Scriveva il filosofo: “il concetto di giusto risiede in un altro mondo, più vero del nostro, ed in cui forse abbiamo vissuto in una vita anteriore, e di cui ci rammentiamo” (Fedone).
Mi sono permesso, in modo quasi irriverente, questa citazione di Platone perché, a contatto con campagne elettorali sempre più chiassose e litigiose (indipendentemente da forma, colore ed ogni altra connotazione), immigrati in cerca di regolarizzazione, interventi antiterrorismo, bombe portatrici di pace e così via, mi sembra onestamente che il terzo millennio sia iniziato prendendo le distanze da concetti antichi ma tutt’altro che retrogradi e che, a prescindere dall’opinione personale di ciascuno di noi, risulti quanto meno difficile associare immediatamente ad un qualsiasi personaggio politico attuale la figura ideale descritta.
Continuando però nella storia della filosofia civica greca, si vede come questo concetto di diritto naturale dell’uomo, pur essendo stato riconosciuto come innegabile, sia stato poi ricondotto in qualche modo alla materialità della società da Aristotele, da moltissimi considerato il vero padre del diritto naturale. Lo stesso ha infatti, trasponendo le idee del predecessore nella quotidianità, distinto le leggi in due ordini, quello morale e quello civile, fondando la propria teoria sul fatto che il diritto naturale implica sicuramente un contatto con il mondo esterno, la società, ma prima ancora un ordine interno, individuale, in cui il termine “natura” finisce col designare il principio, l’istinto, il giusto presente in ogni essere umano.
Per Aristotele, dunque, il diritto naturale è in una certa misura una precisa coscienza individuale che si trasmette alla società e che nasce da una visione attenta e critica della realtà, concepita nel suo divenire storico.
È necessario per una civiltà raccogliere esperienze e sperimentazioni delle società preesistenti e plasmarle sulla propria realtà sociale, nel rispetto dell’uomo e della comunità.

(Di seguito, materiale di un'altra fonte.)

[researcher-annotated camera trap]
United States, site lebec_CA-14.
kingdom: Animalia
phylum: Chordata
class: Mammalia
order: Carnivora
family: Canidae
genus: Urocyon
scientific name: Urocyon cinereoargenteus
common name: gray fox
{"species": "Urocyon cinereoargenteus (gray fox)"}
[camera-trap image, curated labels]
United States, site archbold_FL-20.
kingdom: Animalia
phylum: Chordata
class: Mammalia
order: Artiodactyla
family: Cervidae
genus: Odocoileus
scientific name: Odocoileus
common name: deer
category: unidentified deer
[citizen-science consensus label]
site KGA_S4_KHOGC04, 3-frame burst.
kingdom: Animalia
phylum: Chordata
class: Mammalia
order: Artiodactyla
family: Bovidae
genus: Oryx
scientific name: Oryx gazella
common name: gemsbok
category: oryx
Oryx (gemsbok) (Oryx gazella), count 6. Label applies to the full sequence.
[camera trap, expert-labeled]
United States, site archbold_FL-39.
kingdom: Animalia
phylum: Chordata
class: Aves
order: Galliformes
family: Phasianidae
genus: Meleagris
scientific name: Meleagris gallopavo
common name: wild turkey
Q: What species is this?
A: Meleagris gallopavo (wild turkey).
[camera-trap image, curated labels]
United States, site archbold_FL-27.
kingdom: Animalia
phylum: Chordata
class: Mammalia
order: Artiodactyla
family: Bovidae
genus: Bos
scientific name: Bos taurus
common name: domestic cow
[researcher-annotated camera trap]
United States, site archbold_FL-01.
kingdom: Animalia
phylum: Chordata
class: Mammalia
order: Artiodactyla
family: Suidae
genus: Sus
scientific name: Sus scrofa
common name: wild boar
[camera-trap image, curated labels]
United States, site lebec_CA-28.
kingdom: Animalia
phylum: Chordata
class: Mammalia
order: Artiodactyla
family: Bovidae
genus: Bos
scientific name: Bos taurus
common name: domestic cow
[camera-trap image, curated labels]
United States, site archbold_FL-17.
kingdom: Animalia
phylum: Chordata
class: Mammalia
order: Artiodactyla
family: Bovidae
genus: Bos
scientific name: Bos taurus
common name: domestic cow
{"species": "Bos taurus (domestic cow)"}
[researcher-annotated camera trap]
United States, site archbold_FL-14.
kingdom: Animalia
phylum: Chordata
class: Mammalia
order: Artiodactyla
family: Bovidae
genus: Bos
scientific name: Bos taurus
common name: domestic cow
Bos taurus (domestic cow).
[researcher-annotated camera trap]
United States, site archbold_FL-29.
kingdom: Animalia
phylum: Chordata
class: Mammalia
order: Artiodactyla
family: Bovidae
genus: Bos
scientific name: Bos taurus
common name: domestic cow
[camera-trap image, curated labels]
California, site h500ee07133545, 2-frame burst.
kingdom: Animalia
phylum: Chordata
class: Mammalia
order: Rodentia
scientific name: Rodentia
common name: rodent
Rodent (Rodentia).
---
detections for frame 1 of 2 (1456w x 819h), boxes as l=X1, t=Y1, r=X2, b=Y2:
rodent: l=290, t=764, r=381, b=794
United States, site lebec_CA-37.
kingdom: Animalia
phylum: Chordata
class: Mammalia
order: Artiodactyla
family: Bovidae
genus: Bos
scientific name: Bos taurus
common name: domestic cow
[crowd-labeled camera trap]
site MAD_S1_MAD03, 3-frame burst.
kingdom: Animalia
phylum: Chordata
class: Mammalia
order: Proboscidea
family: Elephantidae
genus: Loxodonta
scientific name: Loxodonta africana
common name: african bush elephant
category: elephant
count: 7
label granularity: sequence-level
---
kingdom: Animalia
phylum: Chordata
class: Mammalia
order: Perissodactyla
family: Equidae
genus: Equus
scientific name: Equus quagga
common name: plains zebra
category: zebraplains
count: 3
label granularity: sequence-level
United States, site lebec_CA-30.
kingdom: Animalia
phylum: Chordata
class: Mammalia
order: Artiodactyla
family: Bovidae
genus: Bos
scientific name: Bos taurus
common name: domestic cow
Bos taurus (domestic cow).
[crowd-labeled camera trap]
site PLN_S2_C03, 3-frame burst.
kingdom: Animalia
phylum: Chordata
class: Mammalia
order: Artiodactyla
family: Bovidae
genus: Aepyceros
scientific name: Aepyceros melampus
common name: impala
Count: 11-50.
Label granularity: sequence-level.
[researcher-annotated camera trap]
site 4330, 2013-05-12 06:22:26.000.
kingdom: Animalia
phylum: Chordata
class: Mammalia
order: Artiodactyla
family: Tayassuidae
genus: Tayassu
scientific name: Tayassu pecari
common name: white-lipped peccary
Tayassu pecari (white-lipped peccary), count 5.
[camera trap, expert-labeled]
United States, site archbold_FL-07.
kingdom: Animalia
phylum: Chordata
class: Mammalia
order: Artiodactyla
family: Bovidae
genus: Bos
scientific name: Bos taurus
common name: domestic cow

Siamo tornati su un livello meno astratto rispetto a Platone, ma continuo a vedere grosse differenze con la società moderna, che forse non ha messo in pratica, talvolta addirittura arrivando a rinnegare la storia anziché prenderla come metro di paragone, tesa forse al perseguimento di un benessere individuale che si oppone sempre più spesso a quello comune ed assume connotati puramente economici.
La filosofia greca non trascura l’interesse economico, semplicemente non lo eleva a motore della società civile. È sicuramente arduo determinare esattamente cosa è giustizia, cosa è diritto, cosa è legge naturale, ma è altrettanto vero che interrogandosi individualmente si può iniziare, prima che diventi incolmabile la distanza tra fantasia e realtà.
Può essere utile J. Vallet de Goitysolo (Panorama del derecho civil): “… la giustizia non è una mera applicazione delle regole; essa è un problema sempre nuovo, perché si deve ottenere senza dimenticare l’universale, ma considerando tutte le circostanze particolari ed esaminando le relazioni in tutti i loro angoli, aspetti, prospettive…”.
Dimenticavo, quest’opera è del 1963 e la Grecia antica era già lontana?